The Emerging Multicultural Identity

Growing up on the north side of Chicago, my Black father and Mexican mother taught me to be proud of all aspects of my identity. I am Black and I am Mexican. At home, that came easy. Family dinners consisted of collard greens and fried chicken as often as carne asada and pozole. I learned to speak English at the same time as Spanish. I watched television programs and listened to music in both languages.

 

Publicly, this was much harder. Throughout life, I felt insecure about my background. The idea that I have been grasping for my Blackness and Mexicanness and, in some cases feeling like I cannot identify with either has been a struggle. In terms of physical appearance, my racial identity has been questioned numerous times. Being told I am not Black because I look too Mexican or vice versa has caused me to ask: Why isn’t there a formal way to identify myself?

 

This struggle to explain my biracial identity is faced by others as well. In the United States, people are barely beginning to understand how to accept and respect racial ethnicities, but there’s been no talk about communicating with biracial people. The 2020 Census reported that  3.2% of the United States population self-identify as multiracial. This group increasingly wants to be recognized; however, the extent of those labels which are helpful to quickly self-identify do not exist for the time of growing racial possibilities.

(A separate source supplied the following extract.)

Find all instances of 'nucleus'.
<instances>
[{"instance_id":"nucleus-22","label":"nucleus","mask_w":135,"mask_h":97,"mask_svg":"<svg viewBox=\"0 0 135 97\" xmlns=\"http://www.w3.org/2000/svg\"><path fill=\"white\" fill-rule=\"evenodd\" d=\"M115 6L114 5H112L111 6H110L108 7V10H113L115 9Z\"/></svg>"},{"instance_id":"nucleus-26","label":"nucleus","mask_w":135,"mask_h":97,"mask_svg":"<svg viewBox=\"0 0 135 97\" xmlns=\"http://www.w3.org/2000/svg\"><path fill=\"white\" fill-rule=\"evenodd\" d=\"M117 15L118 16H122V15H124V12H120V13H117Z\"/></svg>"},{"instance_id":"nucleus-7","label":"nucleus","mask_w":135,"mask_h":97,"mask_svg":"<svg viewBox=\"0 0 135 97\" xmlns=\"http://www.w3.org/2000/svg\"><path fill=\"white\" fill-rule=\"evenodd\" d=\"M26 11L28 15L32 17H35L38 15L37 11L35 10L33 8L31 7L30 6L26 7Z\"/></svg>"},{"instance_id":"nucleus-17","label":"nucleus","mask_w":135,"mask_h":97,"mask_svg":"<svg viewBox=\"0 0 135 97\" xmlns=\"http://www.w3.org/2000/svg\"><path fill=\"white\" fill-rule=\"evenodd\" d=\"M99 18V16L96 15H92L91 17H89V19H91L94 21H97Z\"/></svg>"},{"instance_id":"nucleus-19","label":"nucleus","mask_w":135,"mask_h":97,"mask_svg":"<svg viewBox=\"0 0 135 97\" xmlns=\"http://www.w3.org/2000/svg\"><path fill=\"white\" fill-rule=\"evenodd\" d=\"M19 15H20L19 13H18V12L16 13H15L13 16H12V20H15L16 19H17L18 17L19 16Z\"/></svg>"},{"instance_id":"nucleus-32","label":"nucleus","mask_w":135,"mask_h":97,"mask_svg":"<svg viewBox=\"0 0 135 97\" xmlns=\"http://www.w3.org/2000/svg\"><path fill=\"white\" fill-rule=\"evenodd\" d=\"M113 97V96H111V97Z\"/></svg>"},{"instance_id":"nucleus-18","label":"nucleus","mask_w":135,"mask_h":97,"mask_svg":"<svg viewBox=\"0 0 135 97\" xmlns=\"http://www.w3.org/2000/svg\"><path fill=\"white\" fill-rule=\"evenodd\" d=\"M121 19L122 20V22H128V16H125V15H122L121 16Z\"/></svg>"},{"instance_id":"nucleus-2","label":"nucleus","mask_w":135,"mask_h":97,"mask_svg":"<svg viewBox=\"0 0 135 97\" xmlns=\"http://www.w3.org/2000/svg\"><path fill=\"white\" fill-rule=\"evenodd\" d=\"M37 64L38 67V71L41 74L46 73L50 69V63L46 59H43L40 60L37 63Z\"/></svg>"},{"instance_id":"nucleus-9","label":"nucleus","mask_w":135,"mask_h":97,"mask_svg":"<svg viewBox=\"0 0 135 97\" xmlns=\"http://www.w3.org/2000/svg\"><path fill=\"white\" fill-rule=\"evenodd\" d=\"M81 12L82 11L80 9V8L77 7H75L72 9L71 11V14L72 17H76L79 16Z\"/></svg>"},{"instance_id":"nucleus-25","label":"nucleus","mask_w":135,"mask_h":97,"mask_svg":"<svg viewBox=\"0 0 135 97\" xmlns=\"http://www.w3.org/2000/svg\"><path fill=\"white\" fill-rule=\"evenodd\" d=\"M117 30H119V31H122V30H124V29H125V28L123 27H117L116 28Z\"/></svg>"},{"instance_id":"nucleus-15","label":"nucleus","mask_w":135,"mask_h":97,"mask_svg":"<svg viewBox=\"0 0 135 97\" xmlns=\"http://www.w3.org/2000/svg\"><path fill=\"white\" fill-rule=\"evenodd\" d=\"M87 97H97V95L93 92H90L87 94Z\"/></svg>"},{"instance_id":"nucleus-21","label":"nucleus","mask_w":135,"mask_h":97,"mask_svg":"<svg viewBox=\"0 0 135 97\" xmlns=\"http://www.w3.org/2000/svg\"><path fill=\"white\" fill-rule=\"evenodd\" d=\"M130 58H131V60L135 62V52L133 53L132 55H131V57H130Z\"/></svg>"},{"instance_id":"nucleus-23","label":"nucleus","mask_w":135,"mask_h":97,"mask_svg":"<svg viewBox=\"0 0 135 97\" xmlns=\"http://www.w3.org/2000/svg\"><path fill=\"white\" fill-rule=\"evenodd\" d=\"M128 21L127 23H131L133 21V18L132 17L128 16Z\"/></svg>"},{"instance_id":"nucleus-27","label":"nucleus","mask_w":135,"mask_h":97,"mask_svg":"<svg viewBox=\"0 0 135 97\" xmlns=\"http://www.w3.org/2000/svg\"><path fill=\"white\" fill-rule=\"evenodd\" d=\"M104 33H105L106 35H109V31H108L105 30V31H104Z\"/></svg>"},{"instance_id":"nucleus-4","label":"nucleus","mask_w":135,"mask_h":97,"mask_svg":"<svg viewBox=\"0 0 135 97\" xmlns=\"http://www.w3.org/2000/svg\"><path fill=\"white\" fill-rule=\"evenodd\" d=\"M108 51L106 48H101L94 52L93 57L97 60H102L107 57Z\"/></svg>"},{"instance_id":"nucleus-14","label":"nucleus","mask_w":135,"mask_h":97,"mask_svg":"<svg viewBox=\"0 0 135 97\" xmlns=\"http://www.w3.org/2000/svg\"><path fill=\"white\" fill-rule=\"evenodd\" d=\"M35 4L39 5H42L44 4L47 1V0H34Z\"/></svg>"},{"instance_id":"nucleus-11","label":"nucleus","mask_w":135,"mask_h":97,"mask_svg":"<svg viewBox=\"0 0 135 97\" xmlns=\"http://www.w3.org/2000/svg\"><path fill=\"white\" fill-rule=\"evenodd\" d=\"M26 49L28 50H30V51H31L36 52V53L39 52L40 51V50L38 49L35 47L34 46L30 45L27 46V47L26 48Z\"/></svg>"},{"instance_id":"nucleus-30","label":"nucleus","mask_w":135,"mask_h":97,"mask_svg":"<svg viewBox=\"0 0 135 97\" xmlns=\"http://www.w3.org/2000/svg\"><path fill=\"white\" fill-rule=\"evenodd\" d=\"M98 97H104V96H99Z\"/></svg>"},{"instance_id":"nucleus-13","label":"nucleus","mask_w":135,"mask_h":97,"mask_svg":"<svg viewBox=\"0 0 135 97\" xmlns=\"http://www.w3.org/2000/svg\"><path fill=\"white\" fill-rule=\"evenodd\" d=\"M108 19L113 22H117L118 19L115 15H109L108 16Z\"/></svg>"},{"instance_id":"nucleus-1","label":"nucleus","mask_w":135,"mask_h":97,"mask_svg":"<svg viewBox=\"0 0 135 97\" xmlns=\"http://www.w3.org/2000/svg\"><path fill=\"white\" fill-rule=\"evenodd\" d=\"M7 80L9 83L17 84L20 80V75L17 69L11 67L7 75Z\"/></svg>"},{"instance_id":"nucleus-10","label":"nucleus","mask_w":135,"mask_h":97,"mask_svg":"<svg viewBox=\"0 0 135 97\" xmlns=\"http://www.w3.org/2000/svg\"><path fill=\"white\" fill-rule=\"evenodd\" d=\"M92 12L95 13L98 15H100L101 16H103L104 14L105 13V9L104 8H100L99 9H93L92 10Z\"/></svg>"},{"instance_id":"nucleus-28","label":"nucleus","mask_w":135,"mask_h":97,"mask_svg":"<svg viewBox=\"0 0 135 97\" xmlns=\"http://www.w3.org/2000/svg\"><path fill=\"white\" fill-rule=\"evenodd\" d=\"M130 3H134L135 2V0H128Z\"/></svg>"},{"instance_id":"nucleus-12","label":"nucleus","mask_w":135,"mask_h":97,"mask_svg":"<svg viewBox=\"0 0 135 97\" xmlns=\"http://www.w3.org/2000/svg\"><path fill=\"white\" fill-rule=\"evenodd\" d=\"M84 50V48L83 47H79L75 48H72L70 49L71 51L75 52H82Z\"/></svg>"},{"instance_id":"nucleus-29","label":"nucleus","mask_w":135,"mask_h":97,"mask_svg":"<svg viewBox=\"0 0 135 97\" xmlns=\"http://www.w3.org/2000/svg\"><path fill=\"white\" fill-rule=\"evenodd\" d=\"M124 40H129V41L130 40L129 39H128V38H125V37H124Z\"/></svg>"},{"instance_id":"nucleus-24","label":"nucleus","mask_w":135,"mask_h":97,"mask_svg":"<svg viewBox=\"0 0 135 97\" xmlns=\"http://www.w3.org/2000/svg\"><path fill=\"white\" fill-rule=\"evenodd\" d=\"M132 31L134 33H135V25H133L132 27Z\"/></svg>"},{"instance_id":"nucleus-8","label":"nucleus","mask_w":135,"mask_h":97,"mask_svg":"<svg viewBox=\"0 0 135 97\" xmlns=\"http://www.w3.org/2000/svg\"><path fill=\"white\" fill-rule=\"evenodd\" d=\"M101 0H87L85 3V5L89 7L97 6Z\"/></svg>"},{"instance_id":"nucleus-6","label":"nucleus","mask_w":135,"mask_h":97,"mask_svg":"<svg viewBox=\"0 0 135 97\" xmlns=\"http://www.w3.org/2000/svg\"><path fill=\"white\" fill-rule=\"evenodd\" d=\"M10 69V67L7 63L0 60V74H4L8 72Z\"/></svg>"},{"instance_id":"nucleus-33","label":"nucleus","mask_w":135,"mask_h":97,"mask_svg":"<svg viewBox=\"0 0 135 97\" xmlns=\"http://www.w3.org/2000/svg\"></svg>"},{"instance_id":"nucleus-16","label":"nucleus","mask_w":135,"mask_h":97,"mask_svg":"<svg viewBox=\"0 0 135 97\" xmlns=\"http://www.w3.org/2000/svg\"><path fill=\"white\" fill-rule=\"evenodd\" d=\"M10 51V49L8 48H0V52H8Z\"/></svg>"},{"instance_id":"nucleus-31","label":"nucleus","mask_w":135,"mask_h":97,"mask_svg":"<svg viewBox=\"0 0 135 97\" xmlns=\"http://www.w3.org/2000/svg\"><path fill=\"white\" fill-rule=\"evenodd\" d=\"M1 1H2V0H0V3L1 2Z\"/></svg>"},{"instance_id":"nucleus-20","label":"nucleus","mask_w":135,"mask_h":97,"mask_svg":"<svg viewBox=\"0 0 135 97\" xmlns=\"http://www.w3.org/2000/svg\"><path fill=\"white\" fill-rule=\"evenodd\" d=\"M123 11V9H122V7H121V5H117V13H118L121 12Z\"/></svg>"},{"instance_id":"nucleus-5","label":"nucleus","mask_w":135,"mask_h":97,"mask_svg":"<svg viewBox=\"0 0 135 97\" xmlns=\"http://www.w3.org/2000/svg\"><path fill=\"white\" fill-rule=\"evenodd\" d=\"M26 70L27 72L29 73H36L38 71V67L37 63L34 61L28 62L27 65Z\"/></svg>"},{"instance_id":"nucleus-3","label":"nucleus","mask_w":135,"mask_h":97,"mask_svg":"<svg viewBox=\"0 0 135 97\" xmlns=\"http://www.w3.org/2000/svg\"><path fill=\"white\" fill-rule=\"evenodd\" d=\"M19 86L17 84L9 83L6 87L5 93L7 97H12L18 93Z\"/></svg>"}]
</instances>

By reinventing this language, it allows us to represent all that we are.

 

Many in the biracial community can speak to being a part of some of the most aggrieved groups in our nation’s history. They can also amplify the struggles associated with being either.

 

My family has experienced police brutality while dealing with the threat of deportation. For many biracial families, there can be tension on all sides. As a child, I can speak to being forced to choose sides on the school playground or rejected by both.

 

As these diverse populations continue to grow, marketers and communicators need to know that there is no one biracial experience. Now that the opportunity to self-identify as more than one race or ethnicity has increased, the population has seen exponential growth, and according to the 2020 Census report the white population in the United States has shrunk for the first time in history. An increase in the Black and Hispanic population has grown significantly in addition to the largest growth seen in the multiracial communities.

 

We can push forward to look past White, Black, Hispanic, Indian, Asian, Jewish, etc., in singular terms and understand that all these combinations represent many Americans today.